Canada’s passport is a reserved navy blue, featuring the nation’s Royal Arms on the front. Stately and official in appearance, this booklet presents Canada as being of a noble heritage. Making no apologies for its relative youthfulness, Canada instead establishes itself as a respectable nation among its peers.
3. The Money
Canadian banknotes are commonly giggled at by visiting Americans, who comment on our “funny money.” Nonetheless, the vibrant suite of bills helps demonstrate Canada as a country that values community, aesthetics and history. Each bill in the current “Canadian Journey” series feature snippets from Canadian literature, and illustrations that were directed by Jorge Peral of the Canadian Bank Note Company.
These all-cotton notes have been circulating through Canadian cash registers since 2001. Tourists and travelers will be familiar with the unique texture and the appealing colour palettes, which boldly introduce Canada is an innovative, contemporary nation.
4. The Typeface
So far, this seems to be the only area of nation branding in which Canada isn’t shining. Canada doesn’t claim a specific typeface as its own, nor does it rely on a consistent collection of fonts for all its publications.
However, Canada does own one of the most well-used and well-known wordmarks of developed nations. Set in the font Baskerville, the word “Canada” is adorned with a simple Canadian flag, relying on the stem of the D as its flagpole. The logo is backed by a comprehensive set of graphic standards that ensures it remains intact and impactful in every application.
5. The Stamps
Canada’s recent introduction of the PERMANENT™ Stamp – a stamp that is always worth the going rate, no matter what you paid for it originally – might have helped bring the nation up to speed on current postal trends, but it really doesn’t give us much more to say about the design sides of things.

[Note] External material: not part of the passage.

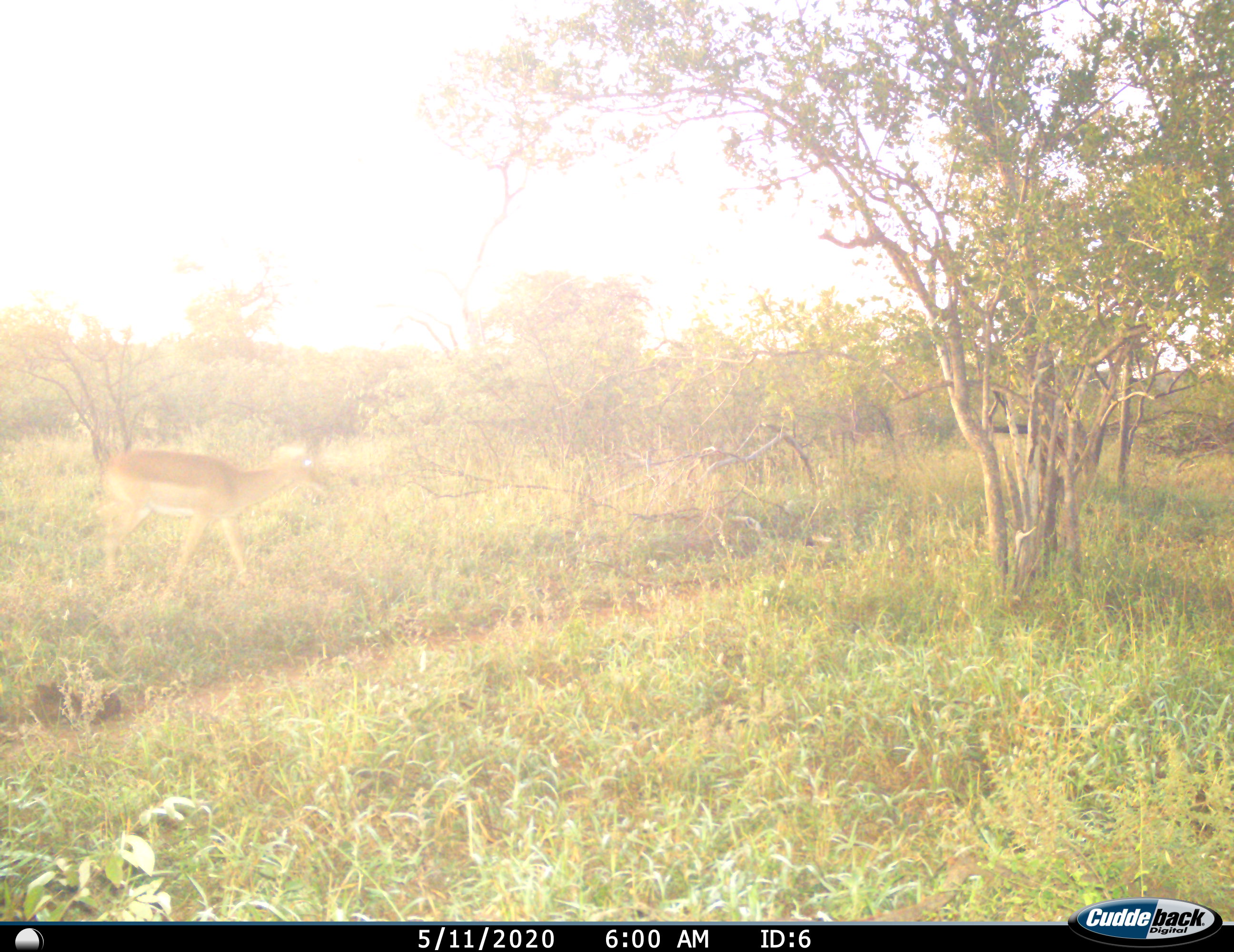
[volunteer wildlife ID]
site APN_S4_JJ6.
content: unidentified animal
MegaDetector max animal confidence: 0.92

Regular-issue Canadian stamps are non-offensive, and appropriately official in appearance. Portraits, flowers, flags and landscapes are common scenery on the stamps – not pushing any boundaries, and not ruffling any feathers. Besides the occasional commemorative editions that switch things up a bit, Canadian stamps could best be described as “professionally generic.”
6. The Road Signs
Since 2004, Canada has been updating its green highway signs to feature a new font called Clearview. This font is the first federally-approved font system for road guides. Clearview has an interesting story, and is the result of a great deal of research and experimentation concerning readability and clarity. The subtle changes have already taken place all across BC, the Yukon, and a few other Canadian municipalities including Toronto.

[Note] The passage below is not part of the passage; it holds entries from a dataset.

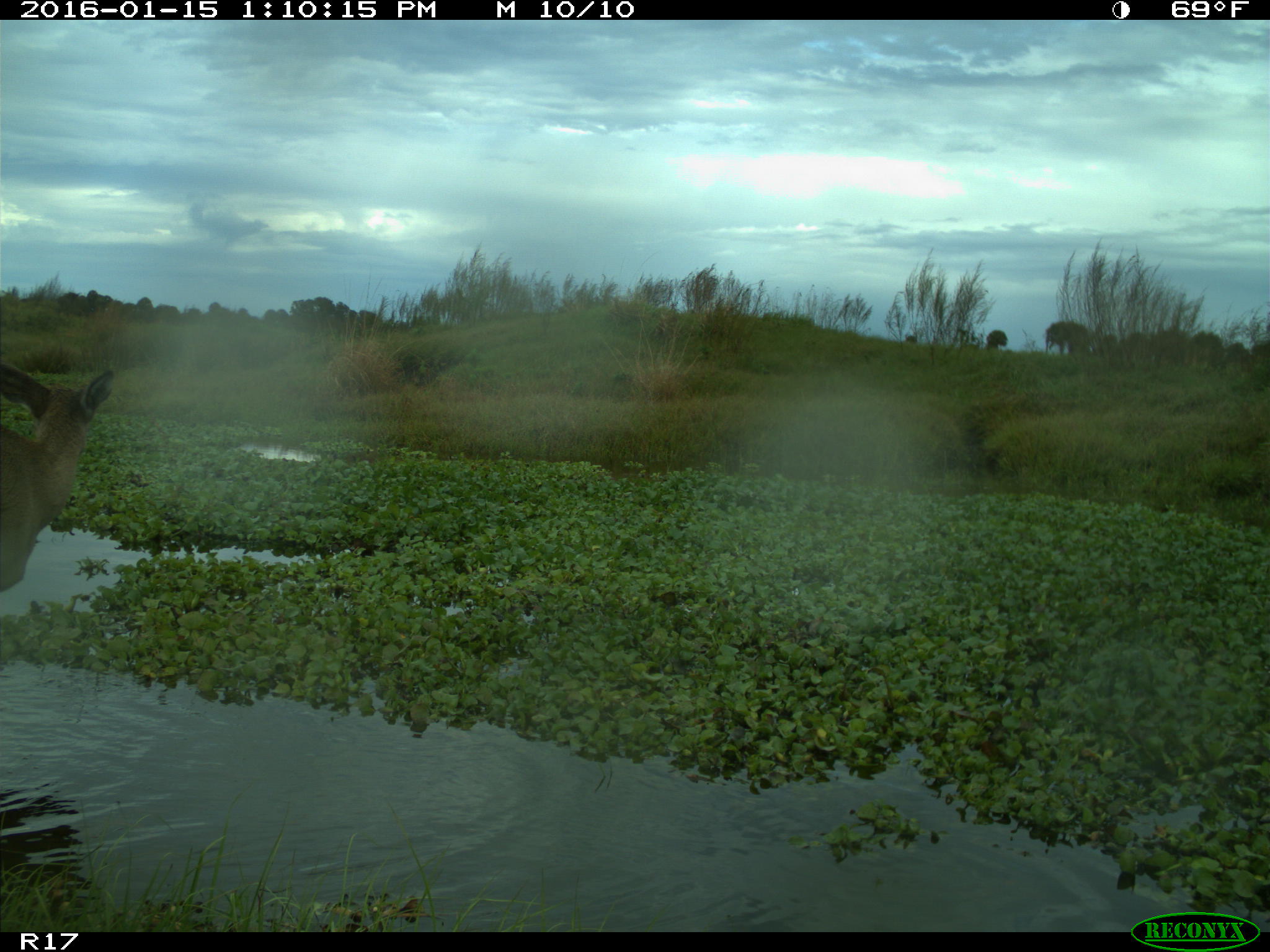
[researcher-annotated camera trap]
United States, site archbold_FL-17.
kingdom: Animalia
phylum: Chordata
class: Mammalia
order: Artiodactyla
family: Cervidae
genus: Odocoileus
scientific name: Odocoileus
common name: deer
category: unidentified deer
Unidentified deer (deer) (Odocoileus).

Within Canada’s National Parks, the familiar green road signs disappear and are instead replaced by a collection of woodsy-feeling ones. Bark-brown and sunshine-yellow, these signs are set in the now-classic Helvetica, and feature tightly-controlled icons that do a great job pointing tourists in the right direction. The tight design of these signs is controlled thanks to an extensive signage program and manual, developed by Parks Canada in the mid-seventies. Both sets of Canada’s roadside greeters do a great job leading the way in wayfinding.
From start to finish, all of Canada’s branded materials work together to create a consistent, classy image of the country. Canadians can take pride that their government avoids kitsch and clichés in its design work, and instead presents a durable image of a progressive nation.